Ketergantungan Indonesia terhadap impor energi dinilai memerlukan mitigasi serius melalui percepatan eksplorasi dan kolaborasi antara pemerintah dengan pelaku industri. Sebagaimana dilansir dari Money, upaya penguatan produksi migas menjadi kunci utama agar pasokan energi nasional tetap terjaga di tengah dinamika dunia.
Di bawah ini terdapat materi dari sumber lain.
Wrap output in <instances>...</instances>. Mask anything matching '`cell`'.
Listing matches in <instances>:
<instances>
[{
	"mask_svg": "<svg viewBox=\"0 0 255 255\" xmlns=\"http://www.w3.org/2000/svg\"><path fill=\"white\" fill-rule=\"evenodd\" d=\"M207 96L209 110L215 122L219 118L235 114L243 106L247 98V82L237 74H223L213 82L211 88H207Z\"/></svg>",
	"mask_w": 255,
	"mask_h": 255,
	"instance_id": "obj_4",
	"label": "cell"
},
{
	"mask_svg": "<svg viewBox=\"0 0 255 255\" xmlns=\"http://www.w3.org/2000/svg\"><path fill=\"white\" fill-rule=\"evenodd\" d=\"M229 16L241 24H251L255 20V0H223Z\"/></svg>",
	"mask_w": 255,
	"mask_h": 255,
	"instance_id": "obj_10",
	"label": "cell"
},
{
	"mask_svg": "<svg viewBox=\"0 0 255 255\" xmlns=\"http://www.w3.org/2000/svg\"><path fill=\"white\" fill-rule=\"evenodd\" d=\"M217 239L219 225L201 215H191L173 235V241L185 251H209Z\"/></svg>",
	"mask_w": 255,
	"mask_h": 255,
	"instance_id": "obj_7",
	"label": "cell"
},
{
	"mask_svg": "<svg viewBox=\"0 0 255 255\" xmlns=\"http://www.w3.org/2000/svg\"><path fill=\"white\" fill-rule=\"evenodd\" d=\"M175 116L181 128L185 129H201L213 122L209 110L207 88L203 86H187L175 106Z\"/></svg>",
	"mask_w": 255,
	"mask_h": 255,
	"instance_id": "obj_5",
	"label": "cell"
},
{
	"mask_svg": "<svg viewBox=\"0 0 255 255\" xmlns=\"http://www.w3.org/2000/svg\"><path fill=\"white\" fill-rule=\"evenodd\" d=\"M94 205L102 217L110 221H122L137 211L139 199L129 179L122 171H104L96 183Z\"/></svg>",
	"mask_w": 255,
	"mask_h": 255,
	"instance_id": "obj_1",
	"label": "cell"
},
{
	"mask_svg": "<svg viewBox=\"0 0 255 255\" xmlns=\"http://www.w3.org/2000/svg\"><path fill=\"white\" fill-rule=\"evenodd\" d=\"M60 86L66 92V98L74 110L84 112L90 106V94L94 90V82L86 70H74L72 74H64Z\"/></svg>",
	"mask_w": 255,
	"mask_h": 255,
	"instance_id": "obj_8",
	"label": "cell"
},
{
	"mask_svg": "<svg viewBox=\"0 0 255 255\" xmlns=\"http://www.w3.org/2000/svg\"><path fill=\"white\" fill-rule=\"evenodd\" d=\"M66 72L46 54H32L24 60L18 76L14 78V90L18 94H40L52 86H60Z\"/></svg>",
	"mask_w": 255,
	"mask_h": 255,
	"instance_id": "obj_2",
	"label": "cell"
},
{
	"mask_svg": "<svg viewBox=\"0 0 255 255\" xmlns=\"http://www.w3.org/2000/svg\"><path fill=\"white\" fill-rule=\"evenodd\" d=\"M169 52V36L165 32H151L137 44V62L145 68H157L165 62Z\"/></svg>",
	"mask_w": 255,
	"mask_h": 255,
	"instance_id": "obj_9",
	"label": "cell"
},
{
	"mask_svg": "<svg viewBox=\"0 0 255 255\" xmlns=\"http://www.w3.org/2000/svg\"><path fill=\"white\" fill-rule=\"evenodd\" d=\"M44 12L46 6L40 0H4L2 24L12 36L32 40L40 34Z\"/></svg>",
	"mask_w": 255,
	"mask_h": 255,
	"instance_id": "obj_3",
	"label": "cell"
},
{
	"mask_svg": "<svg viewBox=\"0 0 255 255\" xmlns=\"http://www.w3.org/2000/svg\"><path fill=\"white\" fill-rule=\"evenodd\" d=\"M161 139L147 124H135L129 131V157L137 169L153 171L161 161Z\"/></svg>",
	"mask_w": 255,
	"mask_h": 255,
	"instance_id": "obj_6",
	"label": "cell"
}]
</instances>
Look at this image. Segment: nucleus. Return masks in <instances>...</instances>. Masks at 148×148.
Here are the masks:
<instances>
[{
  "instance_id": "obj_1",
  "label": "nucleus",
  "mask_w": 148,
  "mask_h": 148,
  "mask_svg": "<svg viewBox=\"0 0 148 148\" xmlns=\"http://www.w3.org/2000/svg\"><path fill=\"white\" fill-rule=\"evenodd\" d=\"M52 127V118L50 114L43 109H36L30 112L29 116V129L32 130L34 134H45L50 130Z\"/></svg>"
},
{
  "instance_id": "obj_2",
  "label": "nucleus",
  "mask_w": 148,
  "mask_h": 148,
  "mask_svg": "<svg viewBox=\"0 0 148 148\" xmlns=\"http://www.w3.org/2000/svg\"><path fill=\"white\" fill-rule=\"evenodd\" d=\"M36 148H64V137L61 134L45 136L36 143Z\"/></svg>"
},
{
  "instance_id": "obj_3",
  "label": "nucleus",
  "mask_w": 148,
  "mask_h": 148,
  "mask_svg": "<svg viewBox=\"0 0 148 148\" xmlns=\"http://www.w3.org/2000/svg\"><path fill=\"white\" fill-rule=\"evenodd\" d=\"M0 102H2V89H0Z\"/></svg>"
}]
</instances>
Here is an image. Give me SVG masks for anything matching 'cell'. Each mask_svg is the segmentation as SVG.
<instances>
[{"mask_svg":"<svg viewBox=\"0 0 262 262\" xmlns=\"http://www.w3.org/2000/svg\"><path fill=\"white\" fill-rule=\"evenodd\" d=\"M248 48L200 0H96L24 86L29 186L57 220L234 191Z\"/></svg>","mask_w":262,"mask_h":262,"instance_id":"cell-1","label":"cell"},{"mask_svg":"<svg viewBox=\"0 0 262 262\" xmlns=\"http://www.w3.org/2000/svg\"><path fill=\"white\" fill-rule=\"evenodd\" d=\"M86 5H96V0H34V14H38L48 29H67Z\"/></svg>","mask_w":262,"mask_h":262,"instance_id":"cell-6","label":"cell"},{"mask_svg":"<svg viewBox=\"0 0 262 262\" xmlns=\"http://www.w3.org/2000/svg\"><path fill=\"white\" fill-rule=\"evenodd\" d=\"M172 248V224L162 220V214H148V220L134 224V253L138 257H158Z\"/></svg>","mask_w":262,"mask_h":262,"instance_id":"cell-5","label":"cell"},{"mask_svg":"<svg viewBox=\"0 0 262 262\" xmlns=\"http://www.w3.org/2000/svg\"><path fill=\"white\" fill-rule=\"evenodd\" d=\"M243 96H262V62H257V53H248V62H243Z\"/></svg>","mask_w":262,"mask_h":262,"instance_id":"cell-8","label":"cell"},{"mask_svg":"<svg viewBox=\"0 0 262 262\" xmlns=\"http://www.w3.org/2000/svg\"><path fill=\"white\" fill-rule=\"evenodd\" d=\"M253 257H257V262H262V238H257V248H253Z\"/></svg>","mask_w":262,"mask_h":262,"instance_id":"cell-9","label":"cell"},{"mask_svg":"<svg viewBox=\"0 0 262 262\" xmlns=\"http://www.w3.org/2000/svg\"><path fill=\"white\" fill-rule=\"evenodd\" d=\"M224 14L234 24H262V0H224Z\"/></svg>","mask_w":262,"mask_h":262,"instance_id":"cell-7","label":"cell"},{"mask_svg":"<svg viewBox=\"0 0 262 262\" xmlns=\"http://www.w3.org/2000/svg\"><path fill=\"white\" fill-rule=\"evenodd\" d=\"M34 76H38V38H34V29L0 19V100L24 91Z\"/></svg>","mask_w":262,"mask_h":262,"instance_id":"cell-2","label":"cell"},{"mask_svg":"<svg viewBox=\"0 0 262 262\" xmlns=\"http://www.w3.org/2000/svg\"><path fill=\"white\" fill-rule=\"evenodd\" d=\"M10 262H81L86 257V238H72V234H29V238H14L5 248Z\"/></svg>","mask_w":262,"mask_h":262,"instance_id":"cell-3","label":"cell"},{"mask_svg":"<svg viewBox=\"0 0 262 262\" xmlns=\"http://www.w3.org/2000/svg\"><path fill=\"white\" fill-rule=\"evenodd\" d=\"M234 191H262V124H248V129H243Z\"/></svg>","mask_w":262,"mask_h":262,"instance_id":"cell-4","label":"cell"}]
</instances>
"Situasi global saat ini menunjukkan rantai pasok energi sangat rentan terhadap gejolak geopolitik. Indonesia perlu mengantisipasi hal ini dengan memperkuat produksi dalam negeri agar tidak terlalu bergantung pada impor," ujar Direktur Eksekutif Indonesian Petroleum Association (IPA), Marjolijn Wajong.
Marjolijn menekankan bahwa peluang untuk menaikkan angka produksi masih terbuka karena lebih dari 50 persen cekungan migas di tanah air belum tersentuh eksplorasi. Namun, mayoritas potensi tersebut berada di wilayah laut dalam dan Indonesia Timur yang memerlukan investasi serta teknologi tinggi.
"Penemuan cadangan baru menjadi kunci. Tidak cukup hanya mengandalkan proyek yang sudah berjalan," kata Marjolijn.
Pemerintah diharapkan mampu memberikan kepastian hukum dan skema fiskal yang kompetitif untuk menarik minat investor. Marjolijn menegaskan bahwa sektor hulu migas saat ini menghadapi tantangan besar terkait risiko eksplorasi yang tinggi.
"Diperlukan eksplorasi yang lebih agresif serta kolaborasi erat antara pemerintah dan pelaku industri," lanjut Marjolijn.
Ketua Panitia IPA Convex 2026, Teresita Listyani, menjelaskan bahwa ajang ke-50 ini menjadi forum strategis untuk merumuskan masa depan energi Indonesia. Acara yang mengusung tema kemitraan energi selama lima dekade tersebut dijadwalkan berlangsung pada 20-22 Mei 2026 di ICE BSD City.
"IPA Convex menjadi momentum penting untuk memperkuat kolaborasi antara pemerintah, pelaku industri, investor, akademisi, hingga generasi muda dalam mendukung ketahanan energi nasional dan menciptakan iklim investasi yang semakin kompetitif," ujar Teresita.
Pameran ini akan melibatkan lebih dari 200 peserta eksibisi serta menyajikan ratusan presentasi teknis mengenai transisi energi dan teknologi migas. Teresita menargetkan platform ini dapat menghasilkan kesepakatan investasi yang nyata.
"Kami ingin IPA Convex menjadi platform yang menghasilkan kolaborasi nyata dan mendorong percepatan investasi, khususnya di sektor hulu migas Indonesia yang masih memiliki potensi sangat besar," kata Teresita.
Presiden RI Prabowo Subianto dan Menteri ESDM Bahlil Lahadalia dijadwalkan meresmikan pembukaan acara pada Rabu, 20 Mei 2026. Agenda pembukaan akan mencakup penandatanganan sejumlah kontrak strategis di sektor energi nasional.